Scope of the plugin

The Learning to Rank plugin for OpenSearch helps you develop and use machine learning (ML)-based ranking models for your application search operations. The following sections describe how the plugin fits into the overall LTR process.

What the plugin does

The plugin provides the building blocks to develop and use LTR models, giving you the following capabilities:

Developing query-dependent features: Create custom features that capture the relationship between a search query and a document. These features can be stored in OpenSearch.
Logging feature values: Record the feature values for documents returned in search results. Once you have logged the feature sets for your documents, you can combine this data with the judgment lists you have developed. This will give you a complete training set that you can use to test and train your ranking models. Tools such as RankLib or XGBoost can then be used to develop a satisfactory model.
Deploying and using models: Upload trained ranking models to the plugin and use them to rerank search results. The plugin offers a custom OpenSearch query domain-specific language (DSL) primitive that allows you to execute the model during the search process.

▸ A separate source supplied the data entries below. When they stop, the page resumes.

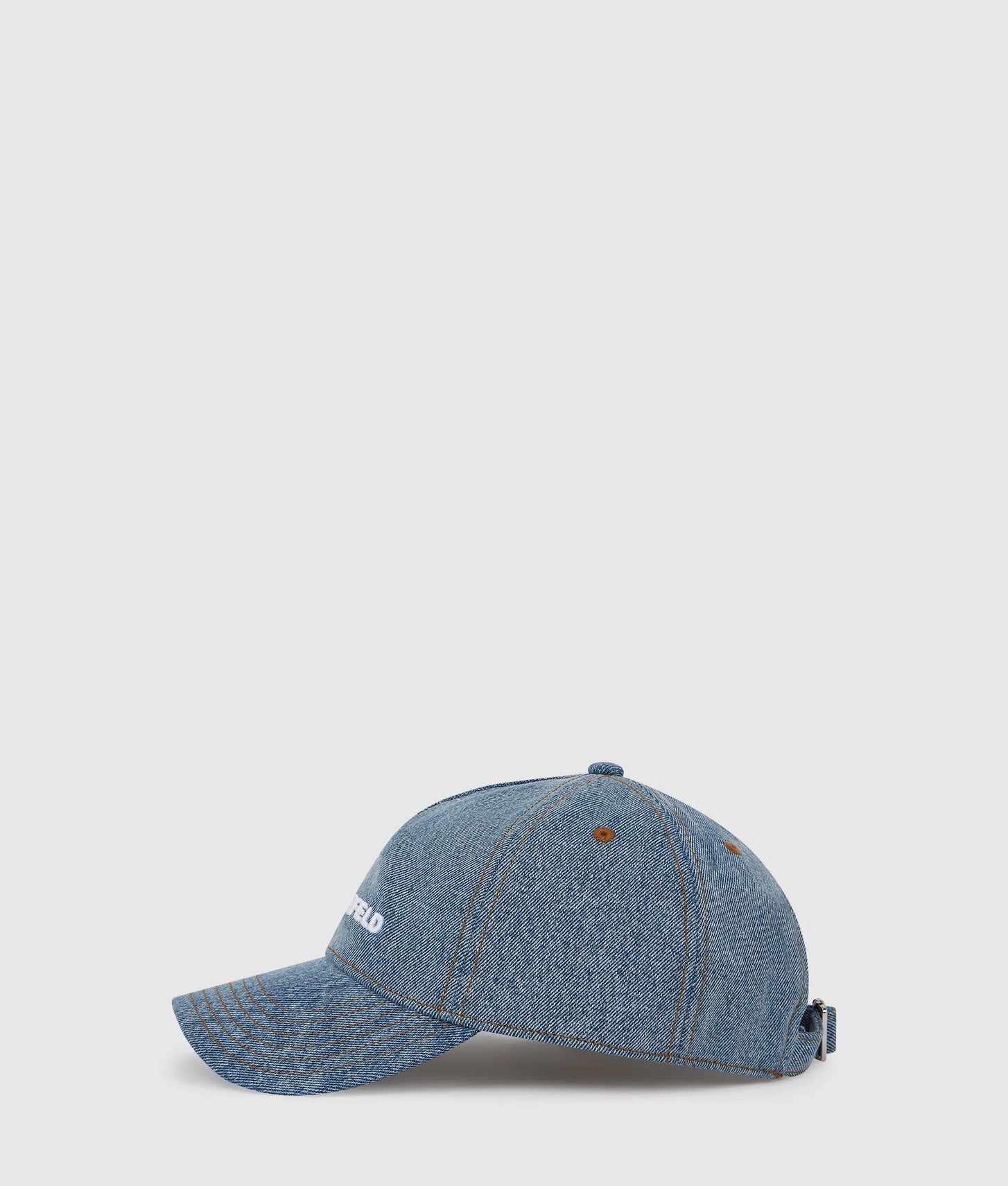 Karl Lagerfeld Denim Logo Cap Washed Mid Blue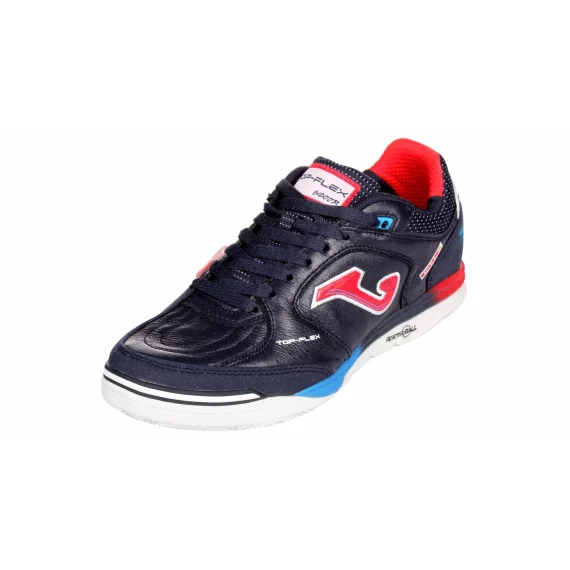 Pantofi fotbal de interior Joma Top Flex Rebound 2403, albastru inchis-rosu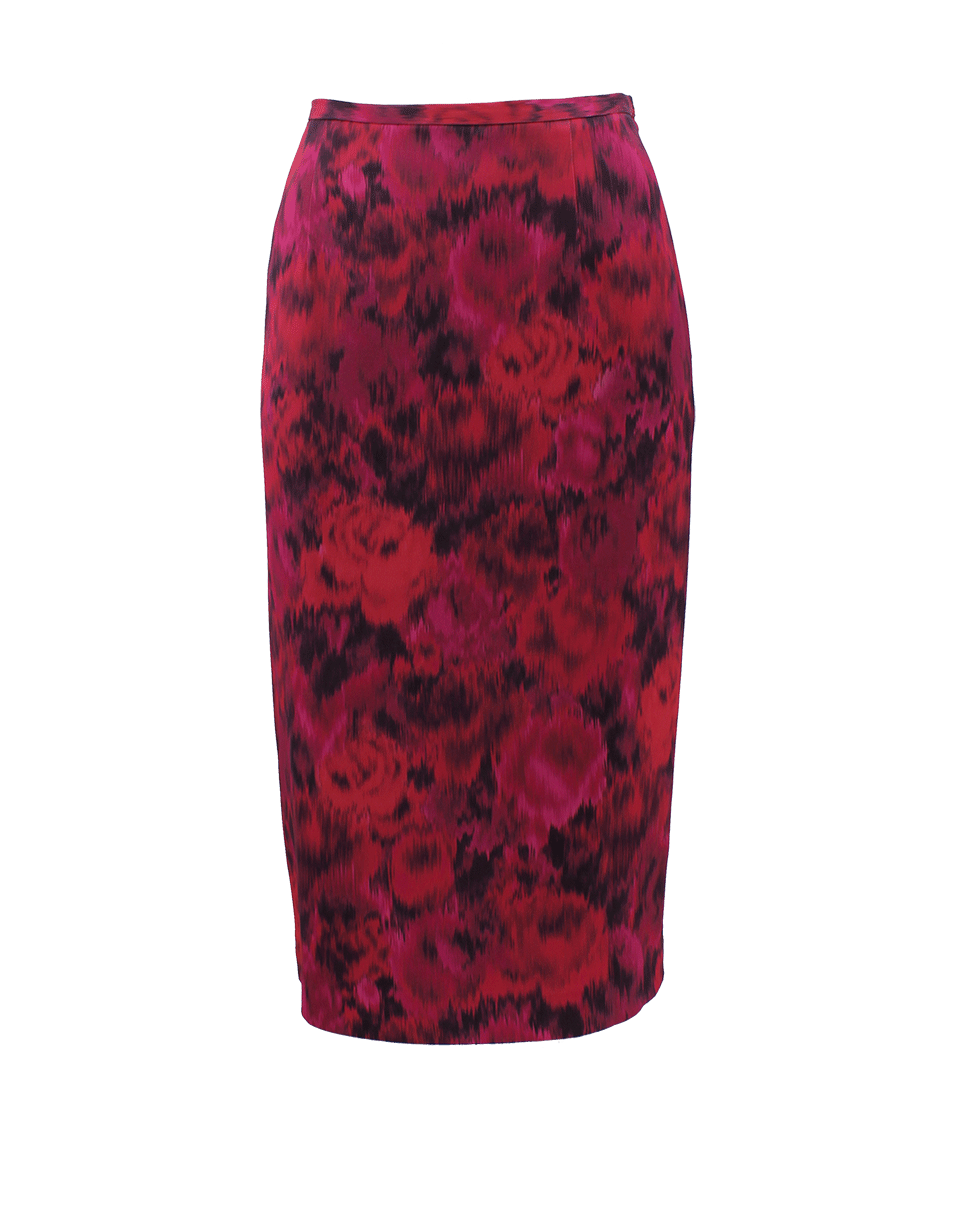 MICHAEL KORS-Floral Pencil Skirt-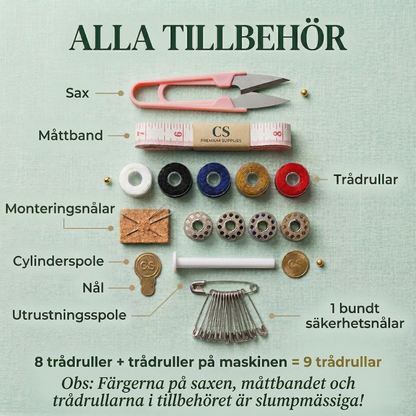 SwiftSew™ – Mini Bærbar Symaskine Værktøj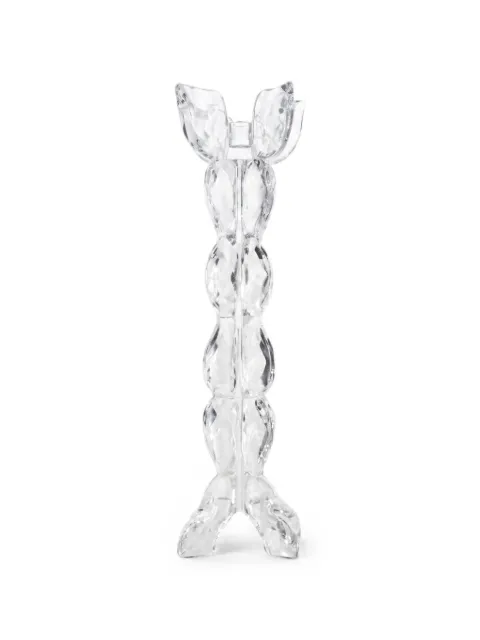 ENZO DE GASPERI leaf-detail faceted candle holder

What the plugin does not do

The plugin does not support the creation of judgment lists. This is a task you must handle yourself because it is domain specific. See the Wikimedia Foundation blog for an example approach to developing judgment lists for searching articles. Some domains, such as e-commerce, may focus more on conversion-related signals, while others may involve human relevance assessors (either internal experts or crowdsourced workers).

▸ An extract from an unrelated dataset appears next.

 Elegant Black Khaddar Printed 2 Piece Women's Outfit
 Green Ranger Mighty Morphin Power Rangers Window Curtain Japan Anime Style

The plugin does not handle model training or testing. This is an offline process that should be handled using the appropriate tools, such as XGBoost and RankLib. The plugin integrates with these external model-building workflows. Training and testing ranking models can be a CPU-intensive task that requires data science expertise and offline testing. Most organizations prefer to have data scientists oversee the model development process rather than running it directly in their production environment.